** begin **

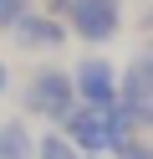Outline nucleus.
Masks as SVG:
<instances>
[{
  "mask_svg": "<svg viewBox=\"0 0 153 159\" xmlns=\"http://www.w3.org/2000/svg\"><path fill=\"white\" fill-rule=\"evenodd\" d=\"M26 108H31L36 118L66 123V118L82 108V98H77V82H71V72H61V67H41V72L26 82Z\"/></svg>",
  "mask_w": 153,
  "mask_h": 159,
  "instance_id": "f257e3e1",
  "label": "nucleus"
},
{
  "mask_svg": "<svg viewBox=\"0 0 153 159\" xmlns=\"http://www.w3.org/2000/svg\"><path fill=\"white\" fill-rule=\"evenodd\" d=\"M61 134L71 139V144L82 149V154H107V149H117V118H112V108H87L82 103L77 113L61 123Z\"/></svg>",
  "mask_w": 153,
  "mask_h": 159,
  "instance_id": "f03ea898",
  "label": "nucleus"
},
{
  "mask_svg": "<svg viewBox=\"0 0 153 159\" xmlns=\"http://www.w3.org/2000/svg\"><path fill=\"white\" fill-rule=\"evenodd\" d=\"M71 82H77V98L87 108H117L122 103V72L107 57H82L77 72H71Z\"/></svg>",
  "mask_w": 153,
  "mask_h": 159,
  "instance_id": "7ed1b4c3",
  "label": "nucleus"
},
{
  "mask_svg": "<svg viewBox=\"0 0 153 159\" xmlns=\"http://www.w3.org/2000/svg\"><path fill=\"white\" fill-rule=\"evenodd\" d=\"M66 26L82 36V41L102 46V41H112V36L122 31V0H71Z\"/></svg>",
  "mask_w": 153,
  "mask_h": 159,
  "instance_id": "20e7f679",
  "label": "nucleus"
},
{
  "mask_svg": "<svg viewBox=\"0 0 153 159\" xmlns=\"http://www.w3.org/2000/svg\"><path fill=\"white\" fill-rule=\"evenodd\" d=\"M66 31H71V26L61 21V16H51V11H31L10 36H15V46H26V52H56V46L66 41Z\"/></svg>",
  "mask_w": 153,
  "mask_h": 159,
  "instance_id": "39448f33",
  "label": "nucleus"
},
{
  "mask_svg": "<svg viewBox=\"0 0 153 159\" xmlns=\"http://www.w3.org/2000/svg\"><path fill=\"white\" fill-rule=\"evenodd\" d=\"M122 103H153V46L122 67Z\"/></svg>",
  "mask_w": 153,
  "mask_h": 159,
  "instance_id": "423d86ee",
  "label": "nucleus"
},
{
  "mask_svg": "<svg viewBox=\"0 0 153 159\" xmlns=\"http://www.w3.org/2000/svg\"><path fill=\"white\" fill-rule=\"evenodd\" d=\"M36 149H41V139H31V128L20 118L0 123V159H36Z\"/></svg>",
  "mask_w": 153,
  "mask_h": 159,
  "instance_id": "0eeeda50",
  "label": "nucleus"
},
{
  "mask_svg": "<svg viewBox=\"0 0 153 159\" xmlns=\"http://www.w3.org/2000/svg\"><path fill=\"white\" fill-rule=\"evenodd\" d=\"M36 159H87L77 144H71L66 134H41V149H36Z\"/></svg>",
  "mask_w": 153,
  "mask_h": 159,
  "instance_id": "6e6552de",
  "label": "nucleus"
},
{
  "mask_svg": "<svg viewBox=\"0 0 153 159\" xmlns=\"http://www.w3.org/2000/svg\"><path fill=\"white\" fill-rule=\"evenodd\" d=\"M26 16H31V5H26V0H0V31H15Z\"/></svg>",
  "mask_w": 153,
  "mask_h": 159,
  "instance_id": "1a4fd4ad",
  "label": "nucleus"
},
{
  "mask_svg": "<svg viewBox=\"0 0 153 159\" xmlns=\"http://www.w3.org/2000/svg\"><path fill=\"white\" fill-rule=\"evenodd\" d=\"M5 87H10V72H5V62H0V98H5Z\"/></svg>",
  "mask_w": 153,
  "mask_h": 159,
  "instance_id": "9d476101",
  "label": "nucleus"
},
{
  "mask_svg": "<svg viewBox=\"0 0 153 159\" xmlns=\"http://www.w3.org/2000/svg\"><path fill=\"white\" fill-rule=\"evenodd\" d=\"M143 26H153V16H148V21H143Z\"/></svg>",
  "mask_w": 153,
  "mask_h": 159,
  "instance_id": "9b49d317",
  "label": "nucleus"
}]
</instances>
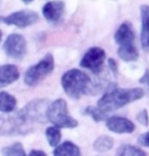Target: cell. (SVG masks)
<instances>
[{"label":"cell","mask_w":149,"mask_h":156,"mask_svg":"<svg viewBox=\"0 0 149 156\" xmlns=\"http://www.w3.org/2000/svg\"><path fill=\"white\" fill-rule=\"evenodd\" d=\"M30 156H47V154L42 150H32L30 153Z\"/></svg>","instance_id":"24"},{"label":"cell","mask_w":149,"mask_h":156,"mask_svg":"<svg viewBox=\"0 0 149 156\" xmlns=\"http://www.w3.org/2000/svg\"><path fill=\"white\" fill-rule=\"evenodd\" d=\"M20 78V71L12 64L0 66V87H6Z\"/></svg>","instance_id":"12"},{"label":"cell","mask_w":149,"mask_h":156,"mask_svg":"<svg viewBox=\"0 0 149 156\" xmlns=\"http://www.w3.org/2000/svg\"><path fill=\"white\" fill-rule=\"evenodd\" d=\"M136 120H137L138 123H140L141 125H143V126L147 127L149 125V115H148V112L146 108H144V110L140 111L137 115V117H136Z\"/></svg>","instance_id":"20"},{"label":"cell","mask_w":149,"mask_h":156,"mask_svg":"<svg viewBox=\"0 0 149 156\" xmlns=\"http://www.w3.org/2000/svg\"><path fill=\"white\" fill-rule=\"evenodd\" d=\"M2 38V33H1V30H0V40H1Z\"/></svg>","instance_id":"25"},{"label":"cell","mask_w":149,"mask_h":156,"mask_svg":"<svg viewBox=\"0 0 149 156\" xmlns=\"http://www.w3.org/2000/svg\"><path fill=\"white\" fill-rule=\"evenodd\" d=\"M84 114L90 116L92 118V120L94 122H97V123H98V122H101V121L107 120V115L102 113V112L97 107H87L84 110Z\"/></svg>","instance_id":"19"},{"label":"cell","mask_w":149,"mask_h":156,"mask_svg":"<svg viewBox=\"0 0 149 156\" xmlns=\"http://www.w3.org/2000/svg\"><path fill=\"white\" fill-rule=\"evenodd\" d=\"M144 96V90L140 87L135 88H121L113 87L105 91V93L98 101V108L107 115L122 108L133 101H139Z\"/></svg>","instance_id":"1"},{"label":"cell","mask_w":149,"mask_h":156,"mask_svg":"<svg viewBox=\"0 0 149 156\" xmlns=\"http://www.w3.org/2000/svg\"><path fill=\"white\" fill-rule=\"evenodd\" d=\"M105 126L111 132L116 134H131L135 131V125L132 121L124 117H110L105 120Z\"/></svg>","instance_id":"10"},{"label":"cell","mask_w":149,"mask_h":156,"mask_svg":"<svg viewBox=\"0 0 149 156\" xmlns=\"http://www.w3.org/2000/svg\"><path fill=\"white\" fill-rule=\"evenodd\" d=\"M117 156H147L146 153L140 149L131 144H122L118 148Z\"/></svg>","instance_id":"16"},{"label":"cell","mask_w":149,"mask_h":156,"mask_svg":"<svg viewBox=\"0 0 149 156\" xmlns=\"http://www.w3.org/2000/svg\"><path fill=\"white\" fill-rule=\"evenodd\" d=\"M55 63L53 55L48 53L39 63L30 66L24 74V82L29 86H35L45 79L54 70Z\"/></svg>","instance_id":"5"},{"label":"cell","mask_w":149,"mask_h":156,"mask_svg":"<svg viewBox=\"0 0 149 156\" xmlns=\"http://www.w3.org/2000/svg\"><path fill=\"white\" fill-rule=\"evenodd\" d=\"M114 146V139L108 135L99 136L94 143V149L98 153L110 151Z\"/></svg>","instance_id":"15"},{"label":"cell","mask_w":149,"mask_h":156,"mask_svg":"<svg viewBox=\"0 0 149 156\" xmlns=\"http://www.w3.org/2000/svg\"><path fill=\"white\" fill-rule=\"evenodd\" d=\"M108 66H110L111 71L114 73L115 76H117L118 75V71H119V67H118V64H117L116 60L113 59V58H110L108 60Z\"/></svg>","instance_id":"22"},{"label":"cell","mask_w":149,"mask_h":156,"mask_svg":"<svg viewBox=\"0 0 149 156\" xmlns=\"http://www.w3.org/2000/svg\"><path fill=\"white\" fill-rule=\"evenodd\" d=\"M90 82V77L78 69L66 71L61 78V84L65 93L73 99H79L85 94L89 89Z\"/></svg>","instance_id":"3"},{"label":"cell","mask_w":149,"mask_h":156,"mask_svg":"<svg viewBox=\"0 0 149 156\" xmlns=\"http://www.w3.org/2000/svg\"><path fill=\"white\" fill-rule=\"evenodd\" d=\"M46 137H47L48 143L52 147H57L61 141V132L56 127H49L46 130Z\"/></svg>","instance_id":"17"},{"label":"cell","mask_w":149,"mask_h":156,"mask_svg":"<svg viewBox=\"0 0 149 156\" xmlns=\"http://www.w3.org/2000/svg\"><path fill=\"white\" fill-rule=\"evenodd\" d=\"M16 107V98L5 91H0V113H11Z\"/></svg>","instance_id":"14"},{"label":"cell","mask_w":149,"mask_h":156,"mask_svg":"<svg viewBox=\"0 0 149 156\" xmlns=\"http://www.w3.org/2000/svg\"><path fill=\"white\" fill-rule=\"evenodd\" d=\"M105 52L102 48L99 47H92L89 48L80 61V66L85 69H88L92 73L98 74L102 69L104 63L105 61Z\"/></svg>","instance_id":"6"},{"label":"cell","mask_w":149,"mask_h":156,"mask_svg":"<svg viewBox=\"0 0 149 156\" xmlns=\"http://www.w3.org/2000/svg\"><path fill=\"white\" fill-rule=\"evenodd\" d=\"M54 156H80V149L78 146L70 141H66L58 145L53 152Z\"/></svg>","instance_id":"13"},{"label":"cell","mask_w":149,"mask_h":156,"mask_svg":"<svg viewBox=\"0 0 149 156\" xmlns=\"http://www.w3.org/2000/svg\"><path fill=\"white\" fill-rule=\"evenodd\" d=\"M115 42L118 48V55L125 62H133L139 58V52L135 46V32L129 21H124L116 30Z\"/></svg>","instance_id":"2"},{"label":"cell","mask_w":149,"mask_h":156,"mask_svg":"<svg viewBox=\"0 0 149 156\" xmlns=\"http://www.w3.org/2000/svg\"><path fill=\"white\" fill-rule=\"evenodd\" d=\"M3 50L7 57L11 59H21L27 53V41L20 34L8 36L3 45Z\"/></svg>","instance_id":"7"},{"label":"cell","mask_w":149,"mask_h":156,"mask_svg":"<svg viewBox=\"0 0 149 156\" xmlns=\"http://www.w3.org/2000/svg\"><path fill=\"white\" fill-rule=\"evenodd\" d=\"M1 152L3 156H27L23 145L18 142L10 146H7V147H4Z\"/></svg>","instance_id":"18"},{"label":"cell","mask_w":149,"mask_h":156,"mask_svg":"<svg viewBox=\"0 0 149 156\" xmlns=\"http://www.w3.org/2000/svg\"><path fill=\"white\" fill-rule=\"evenodd\" d=\"M65 3L63 1H50L43 7V14L46 20L51 24H58L63 18Z\"/></svg>","instance_id":"9"},{"label":"cell","mask_w":149,"mask_h":156,"mask_svg":"<svg viewBox=\"0 0 149 156\" xmlns=\"http://www.w3.org/2000/svg\"><path fill=\"white\" fill-rule=\"evenodd\" d=\"M139 82L143 83V84H147V85L149 86V69H148V68H147L146 70H145L143 76H142L140 79H139Z\"/></svg>","instance_id":"23"},{"label":"cell","mask_w":149,"mask_h":156,"mask_svg":"<svg viewBox=\"0 0 149 156\" xmlns=\"http://www.w3.org/2000/svg\"><path fill=\"white\" fill-rule=\"evenodd\" d=\"M39 20V14L36 11L23 9L13 13L9 14L8 16L3 18V21L8 26H15L20 29L30 27Z\"/></svg>","instance_id":"8"},{"label":"cell","mask_w":149,"mask_h":156,"mask_svg":"<svg viewBox=\"0 0 149 156\" xmlns=\"http://www.w3.org/2000/svg\"><path fill=\"white\" fill-rule=\"evenodd\" d=\"M138 142L140 145L149 148V132H146V133H144V134H142V135L139 136L138 137Z\"/></svg>","instance_id":"21"},{"label":"cell","mask_w":149,"mask_h":156,"mask_svg":"<svg viewBox=\"0 0 149 156\" xmlns=\"http://www.w3.org/2000/svg\"><path fill=\"white\" fill-rule=\"evenodd\" d=\"M47 121L54 125L56 128L73 129L78 126V122L70 116L67 102L63 98H58L49 105L46 111Z\"/></svg>","instance_id":"4"},{"label":"cell","mask_w":149,"mask_h":156,"mask_svg":"<svg viewBox=\"0 0 149 156\" xmlns=\"http://www.w3.org/2000/svg\"><path fill=\"white\" fill-rule=\"evenodd\" d=\"M141 46L144 51L149 52V5H141Z\"/></svg>","instance_id":"11"}]
</instances>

** end **

§ **TASK DETAILS**:
Could you rewrite the rows above, starting at the very beginning and ending at the line that contains "82H77V98L87 108H117L122 103V72L107" (inclusive), with "Outline" replaced by "Segment" and everything else unchanged? Omit the pictures.

§ **SOLUTION TO THIS EXERCISE**:
Segment nucleus.
Masks as SVG:
<instances>
[{
  "mask_svg": "<svg viewBox=\"0 0 153 159\" xmlns=\"http://www.w3.org/2000/svg\"><path fill=\"white\" fill-rule=\"evenodd\" d=\"M26 108H31L36 118L66 123V118L82 108V98H77V82H71V72H61V67H41V72L26 82Z\"/></svg>",
  "mask_w": 153,
  "mask_h": 159,
  "instance_id": "f257e3e1",
  "label": "nucleus"
},
{
  "mask_svg": "<svg viewBox=\"0 0 153 159\" xmlns=\"http://www.w3.org/2000/svg\"><path fill=\"white\" fill-rule=\"evenodd\" d=\"M61 134L71 139V144L82 149V154H107V149H117V118H112V108H87L82 103L77 113L61 123Z\"/></svg>",
  "mask_w": 153,
  "mask_h": 159,
  "instance_id": "f03ea898",
  "label": "nucleus"
},
{
  "mask_svg": "<svg viewBox=\"0 0 153 159\" xmlns=\"http://www.w3.org/2000/svg\"><path fill=\"white\" fill-rule=\"evenodd\" d=\"M71 82H77V98L87 108H117L122 103V72L107 57H82L77 72H71Z\"/></svg>",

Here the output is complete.